Exercise directions
Can you copy the stretch of the records below from the line containing "Does [121,398] sit higher, or does [406,36]?" through the end of the records, renaming "gravel driveway" to "stone driveway" and leaving all else unchanged? Return only that stretch.

Record set
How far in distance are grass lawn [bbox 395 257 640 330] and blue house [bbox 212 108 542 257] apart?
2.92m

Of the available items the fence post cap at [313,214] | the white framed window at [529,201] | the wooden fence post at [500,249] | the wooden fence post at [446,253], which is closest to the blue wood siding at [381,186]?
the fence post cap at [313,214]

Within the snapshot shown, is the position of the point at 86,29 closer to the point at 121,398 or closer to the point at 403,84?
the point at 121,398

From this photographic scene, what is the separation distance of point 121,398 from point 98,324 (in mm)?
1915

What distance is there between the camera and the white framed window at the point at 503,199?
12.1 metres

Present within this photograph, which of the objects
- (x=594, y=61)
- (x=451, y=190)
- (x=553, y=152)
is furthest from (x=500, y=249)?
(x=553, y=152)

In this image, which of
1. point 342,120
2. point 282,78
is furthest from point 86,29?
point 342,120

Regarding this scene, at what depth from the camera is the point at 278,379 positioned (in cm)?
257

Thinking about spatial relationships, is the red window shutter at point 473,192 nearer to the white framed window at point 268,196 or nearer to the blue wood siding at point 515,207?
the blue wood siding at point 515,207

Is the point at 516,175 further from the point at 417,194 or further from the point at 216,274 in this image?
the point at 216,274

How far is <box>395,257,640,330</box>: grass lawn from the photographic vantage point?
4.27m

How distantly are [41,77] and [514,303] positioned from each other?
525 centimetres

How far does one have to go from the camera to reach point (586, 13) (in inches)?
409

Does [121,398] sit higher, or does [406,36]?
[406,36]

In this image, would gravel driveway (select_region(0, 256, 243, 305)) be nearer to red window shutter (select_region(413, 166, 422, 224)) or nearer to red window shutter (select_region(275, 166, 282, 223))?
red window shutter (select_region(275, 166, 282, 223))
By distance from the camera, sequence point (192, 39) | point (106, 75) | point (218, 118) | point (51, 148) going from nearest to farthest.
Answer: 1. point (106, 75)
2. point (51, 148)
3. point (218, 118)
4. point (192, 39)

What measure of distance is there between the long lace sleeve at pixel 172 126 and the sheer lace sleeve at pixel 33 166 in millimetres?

Correct response
Does [121,398] sit higher, or does [406,36]?
[406,36]

In this image, would stone driveway (select_region(0, 256, 243, 305)) be nearer to red window shutter (select_region(413, 166, 422, 224)) or nearer to red window shutter (select_region(275, 166, 282, 223))?
red window shutter (select_region(275, 166, 282, 223))
By distance from the camera, sequence point (192, 39) | point (106, 75) | point (218, 118) | point (51, 148) going from nearest to farthest.
Answer: 1. point (106, 75)
2. point (51, 148)
3. point (218, 118)
4. point (192, 39)

What measure of distance is there between the long lace sleeve at pixel 172 126 and the sheer lace sleeve at pixel 33 166 in millimetres?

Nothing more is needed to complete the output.